I’m not sure that anyone is allowed to be poor in Seattle or in fact anywhere in the white corridor that runs northward from here to Vancouver Canada, but I have noticed that in comparison to two years ago there are a lot more people begging. Is this a result of Bush’s policies or simply a reflection of something that is happening everywhere around the world?

There is an underpass that leads downtown rush hour traffic very slowly to Highway 5 and almost-highway 99 and there is always someone at the lights asking for help but it would be difficult to imagine a place as far removed from an “alehouse on a heath” as this.

I did meet someone near an alehouse asking for money, well….. he was outside a burger bar…….. but his technique was certainly superior to Sly’s, who only seemed to anger the Hostess.
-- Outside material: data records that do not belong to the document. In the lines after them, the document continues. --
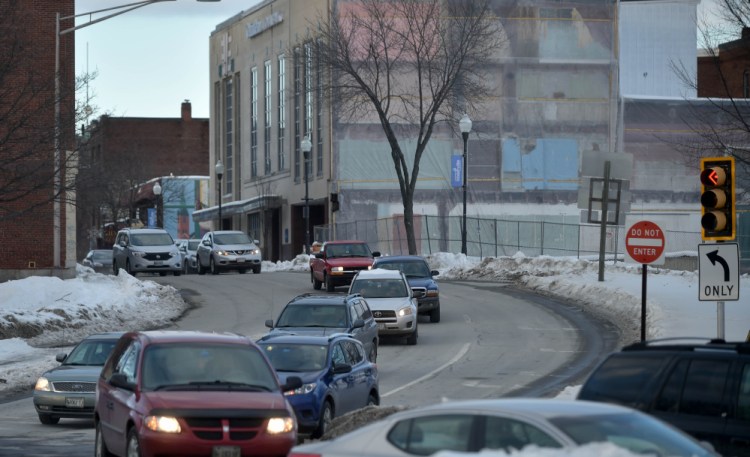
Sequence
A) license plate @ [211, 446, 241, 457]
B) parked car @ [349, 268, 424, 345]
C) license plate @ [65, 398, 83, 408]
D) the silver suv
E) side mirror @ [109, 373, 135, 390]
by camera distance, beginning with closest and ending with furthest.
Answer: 1. license plate @ [211, 446, 241, 457]
2. side mirror @ [109, 373, 135, 390]
3. license plate @ [65, 398, 83, 408]
4. parked car @ [349, 268, 424, 345]
5. the silver suv

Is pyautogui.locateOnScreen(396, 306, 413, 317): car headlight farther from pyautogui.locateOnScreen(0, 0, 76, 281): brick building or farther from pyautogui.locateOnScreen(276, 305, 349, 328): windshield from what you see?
pyautogui.locateOnScreen(0, 0, 76, 281): brick building

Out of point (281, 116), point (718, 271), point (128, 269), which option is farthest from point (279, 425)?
point (281, 116)

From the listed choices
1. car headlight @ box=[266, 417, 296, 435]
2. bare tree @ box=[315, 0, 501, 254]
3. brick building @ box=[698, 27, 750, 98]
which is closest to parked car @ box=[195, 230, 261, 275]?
bare tree @ box=[315, 0, 501, 254]

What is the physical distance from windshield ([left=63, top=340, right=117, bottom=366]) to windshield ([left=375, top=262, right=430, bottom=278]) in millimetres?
15387

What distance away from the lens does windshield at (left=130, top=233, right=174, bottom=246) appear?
173 ft

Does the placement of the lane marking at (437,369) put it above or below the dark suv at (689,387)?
below

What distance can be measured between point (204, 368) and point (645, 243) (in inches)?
430

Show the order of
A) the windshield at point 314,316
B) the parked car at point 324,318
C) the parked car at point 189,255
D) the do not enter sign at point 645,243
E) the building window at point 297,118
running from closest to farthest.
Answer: the do not enter sign at point 645,243 → the parked car at point 324,318 → the windshield at point 314,316 → the parked car at point 189,255 → the building window at point 297,118

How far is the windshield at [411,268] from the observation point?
1453 inches

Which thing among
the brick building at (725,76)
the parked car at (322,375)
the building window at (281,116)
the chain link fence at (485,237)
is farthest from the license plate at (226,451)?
the brick building at (725,76)

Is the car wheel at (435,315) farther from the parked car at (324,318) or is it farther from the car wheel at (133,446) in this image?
the car wheel at (133,446)

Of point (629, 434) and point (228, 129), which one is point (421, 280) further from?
point (228, 129)

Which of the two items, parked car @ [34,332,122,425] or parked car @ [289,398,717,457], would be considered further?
parked car @ [34,332,122,425]

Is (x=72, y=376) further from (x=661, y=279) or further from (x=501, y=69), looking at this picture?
(x=501, y=69)
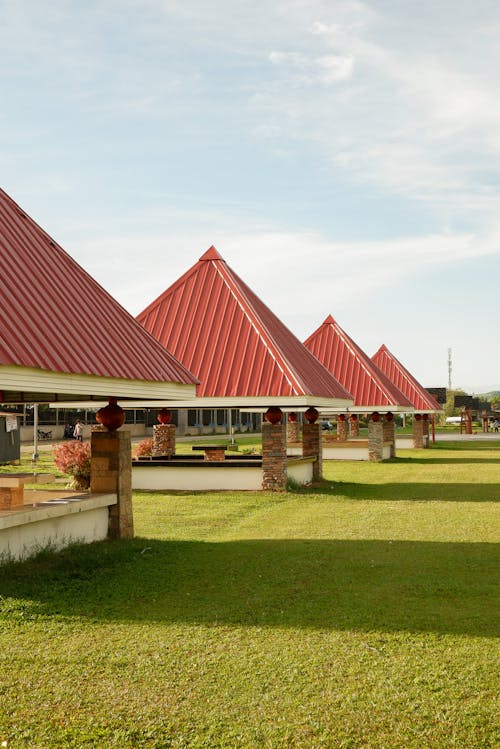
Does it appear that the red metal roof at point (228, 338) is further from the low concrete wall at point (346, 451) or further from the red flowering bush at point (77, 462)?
the low concrete wall at point (346, 451)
He had a large piece of cardboard on which he had written – “You will give me a dollar”. In the centre of this message he had pinned a circular piece of cardboard on which he had patterned a spiral that he was able to spin with a grimy finger for a suitable hypnotic effect.

I didn’t see a single passerby that didn’t laugh and give him a dollar. I even almost stopped the car as I drove past him the second time and gave him another. If he had hissed a drunken “I’ll pheeze you in faith” I would have given him 10.

“Ye are a baggage” would be a useful insult for anyone who failed to give, and is a term I think we should all strive to find more use for in our general conversation.

One Seattle tinker who would probably never need such a come back is the guy I met outside my favourite coffee shop. He stopped to talk to two people sitting at the next table, he was clearly intoxicated and wobbled as he waved two long leaves of a palm like plant that he had clearly decided to recycle from someone’s garden.

He offered to make them a rose in less than three minutes if they gave him a contribution. His client, also intoxicated, though in this case with caffeine, negotiated the exact nature of contribution and then watched as the man skilfully stretched, twisted, twined and knotted the two strands into a tight green rose bud.

It took a little longer than three minutes but the story he told of the Alaskan native that taught him the method was worth the contracted contribution on its own. If Zeffirelli had seen him it would have been in the film.